According to Canada's Aboriginal Peoples Survey 2001:
Inuktitut is be country's only aboriginal language not in serious decline;
90% of Inuit aged 15 and older living in the Canadian Arctic understand or speak Inuktitut;
80% said they could speak it very well;
Among Inuit children in Canada's Arctic, 90% could speak or understand the language;
63% of those children could speak it very well;
54% of Inuit children received help with language learning from their teachers.
Native Language Programs Running Afoul of No Child Left Behind
In Alaska, where Natives speak 20 aboriginal languages and dialects. Educators say meeting the requirements of the No Child Left Behind act is too expensive, conflicts with Native cultural traditions, and takes control away from the village. And Native languages are just part of the challenge. Anchorage has more than 93 languages spoken by students. Already cash strapped, the state can't afford to translate tests into more than 100 languages. "Not many states face the issues that we do," said state Education Commissioner Roger Sampson.

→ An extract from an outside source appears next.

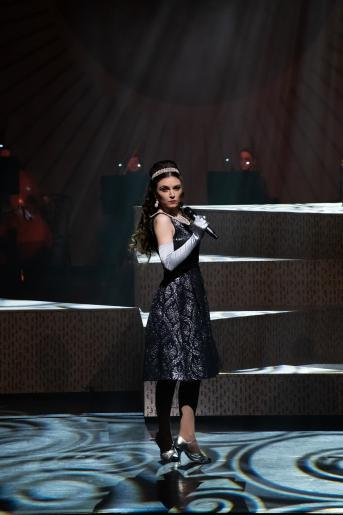 Zdjęcie przedstawia kobietę ubraną w wieczorową sukienkę, w ręku trzyma mikrofon, patrzy się odważenie w dal. W tle widać zespół muzyczny grający na instrumentach.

Sampson wants permission from federal education officials to delay testing these students until sixth grade. At that time, the students would have had three years of English-speaking instruction.
Harvard professor speaks on 'No child left behind' policy
Dr. Gary Orfield, a Graduate Education professor from Harvard, is responding to The No Child Left Behind Act. President Bush's educational Act was signed into legislation on Jan. 8, 2002. Dr. Orfield claims that neither he nor his colleagues were invited to testify before the House or Senate on the legislation, despite delivering a report to them entitled, Hard Work for Good Schools: Facts not Fads in Title I Reform. “We commissioned 14 studies that would be worthwhile in the act, but they [Congress] ignored them,” said Orfield. “The act is ideological.” His biggest concerns center on high-stakes testing, the effects of legislation on underprivileged children and federal control over state and local affairs. Although Orfield says the bill reflects inadequate educational research, he agrees with some objectives in the bill including increased funds for poor schools and certain reading programs.